**Aim of the task:** Pick up the blog posts on math topic ideas and Hong Kong olympiad team selection after their last sentence and keep writing.

### grhkm's blog

By grhkm, history, 3 months ago,

Hello as title, any math topic suggestions that have few resources on, and are not too hard (i.e. it's explainable in one blog, perhaps with high-school maths knowledge)? IMO my previous blogs on maths (lagrange interpolation and linear modulo inversions) are pretty pog and received decent feedback, and I think (not to boast or anything) I am a good explainer? So I want to contribute with my grade 10 maths knowledge and also practice my english and writing skills in general.

It's free too for the lazy people out there, so you save your time and get your credit while I get my contribution points. Win-win condition (win for the cf readers too).

• +20

By grhkm, history, 3 months ago,

I am just wondering, how does your place's (country?) OI team selection work?

I am from Hong Kong and to join the HKOI selection process, we must register through our school. Unfortunately, my teacher did not confirm through the three confirmation emails and thus did not sign me up for the heat event, therefore I miss an annual chance to join the HKOI. Therefore, I am wondering if it is the same anywhere else, that you must register through your school? That sounds stupid to me but HKOI (hi tony) simply replied with "rules are rules".

In addition, I have joined the mirror of China OI first round selection and did decent. I asked HKOI if they can make an exception for me, especially since it wasn't even my fault (again, the teacher did not check the confirmation emails), but they won't let me join the second round of HKOI with those results.

Hope this makes sense, since I am probably leaving out details of the HKOI selection process.

**Records shown:**
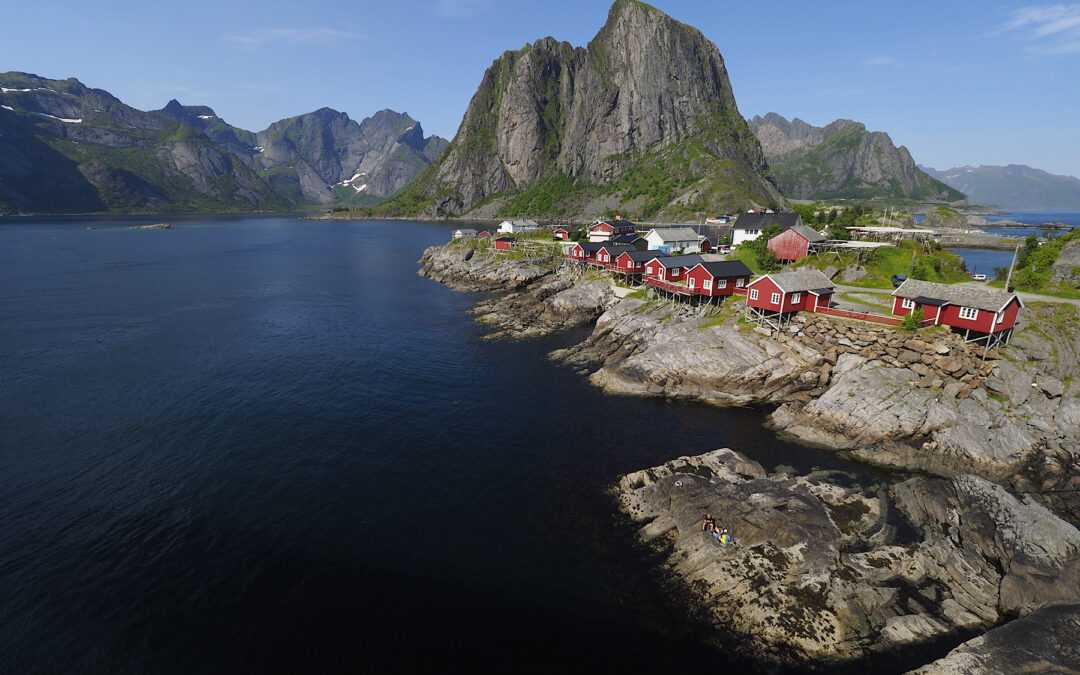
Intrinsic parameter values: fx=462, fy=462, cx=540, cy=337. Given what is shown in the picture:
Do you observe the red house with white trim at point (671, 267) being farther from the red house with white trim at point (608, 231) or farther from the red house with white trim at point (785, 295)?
the red house with white trim at point (608, 231)

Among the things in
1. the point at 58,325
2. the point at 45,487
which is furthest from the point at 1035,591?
the point at 58,325

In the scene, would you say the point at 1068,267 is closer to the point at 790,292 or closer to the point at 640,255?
the point at 790,292

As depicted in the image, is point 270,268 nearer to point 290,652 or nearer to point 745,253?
point 745,253

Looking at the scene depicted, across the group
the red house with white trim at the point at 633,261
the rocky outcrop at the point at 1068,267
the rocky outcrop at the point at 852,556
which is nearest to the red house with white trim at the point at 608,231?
the red house with white trim at the point at 633,261

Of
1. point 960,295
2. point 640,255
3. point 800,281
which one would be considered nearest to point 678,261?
point 640,255

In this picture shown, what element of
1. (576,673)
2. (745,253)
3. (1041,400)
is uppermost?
(745,253)

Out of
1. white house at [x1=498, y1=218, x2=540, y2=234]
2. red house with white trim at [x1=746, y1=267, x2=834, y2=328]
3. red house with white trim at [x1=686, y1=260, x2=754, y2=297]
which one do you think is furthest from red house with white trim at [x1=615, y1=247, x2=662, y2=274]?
white house at [x1=498, y1=218, x2=540, y2=234]
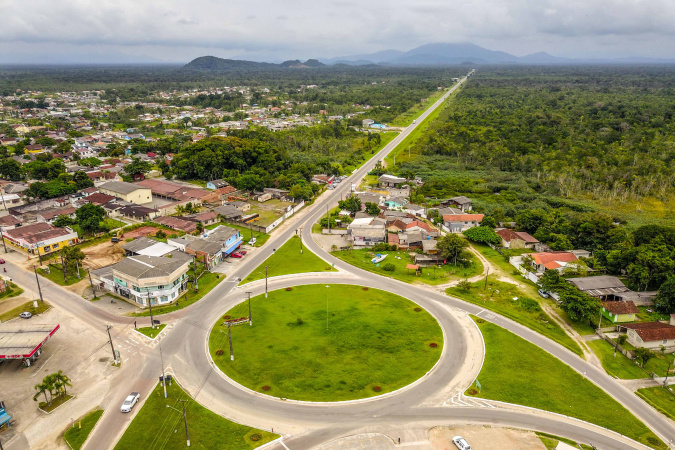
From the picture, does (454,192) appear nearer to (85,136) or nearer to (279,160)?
(279,160)

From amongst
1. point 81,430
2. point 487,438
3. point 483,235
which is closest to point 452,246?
point 483,235

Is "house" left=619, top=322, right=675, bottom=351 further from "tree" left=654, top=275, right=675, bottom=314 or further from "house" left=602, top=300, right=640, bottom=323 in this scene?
"tree" left=654, top=275, right=675, bottom=314

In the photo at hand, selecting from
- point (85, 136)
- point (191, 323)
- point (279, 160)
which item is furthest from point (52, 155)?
point (191, 323)

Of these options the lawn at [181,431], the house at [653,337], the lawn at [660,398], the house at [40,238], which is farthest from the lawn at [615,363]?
the house at [40,238]

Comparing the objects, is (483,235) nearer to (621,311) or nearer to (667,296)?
(621,311)

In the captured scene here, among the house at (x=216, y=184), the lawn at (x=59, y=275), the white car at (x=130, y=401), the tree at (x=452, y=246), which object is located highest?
the house at (x=216, y=184)

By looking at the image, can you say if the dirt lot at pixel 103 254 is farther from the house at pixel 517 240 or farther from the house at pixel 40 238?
the house at pixel 517 240
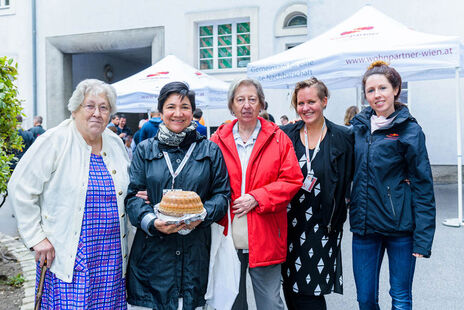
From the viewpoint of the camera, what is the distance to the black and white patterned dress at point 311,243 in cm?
274

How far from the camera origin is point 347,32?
6.34 metres

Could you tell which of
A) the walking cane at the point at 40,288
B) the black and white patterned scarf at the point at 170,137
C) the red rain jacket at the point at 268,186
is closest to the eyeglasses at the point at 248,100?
the red rain jacket at the point at 268,186

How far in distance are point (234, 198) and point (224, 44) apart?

**Result:**
• +101

By grhkm, history, 3 months ago,

# PROBLEM: (Source)

Given $n$ $d$-dimensional vectors $v_1, v_2, \cdots, v_n$, output $i > j$ such that $v_i \cdot v_j \equiv 0 \mod k$, or determine that such indexes do not exist.

Constraints: For 50% cases $n \leq 10^5, d \leq 30, 2 \leq k \leq 3$, for all others $n \leq 10^4, d \leq 100, 2 \leq k \leq 3$.

# $k = 2$

The main idea is check for every $i$ if there exists a $j$ satisfying the requirement. Keep in mind that here, $i$ can be treated as a constant. Therefore, requirement is equivalent to negating

$\forall 1\leq j\leq i-1, v_i \cdot v_j \not\equiv 0\mod 2\\$
$\forall 1\leq j\leq i-1, \sum_{k=1}^d v_{ik}v_{jk} \equiv 1\mod 2\\$
$\sum_{j=1}^{i-1}\sum_{k=1}^d v_{ik}v_{jk} \equiv i — 1\mod 2\\$
$\sum_{k=1}^d v_{ik}\sum_{j=1}^{i-1}v_{jk} \equiv i — 1\mod 2\\$

The inner summation can be computed quickly using prefix sum. Therefore complexity is O($nd$) where the $n$ comes from looping through every $i$.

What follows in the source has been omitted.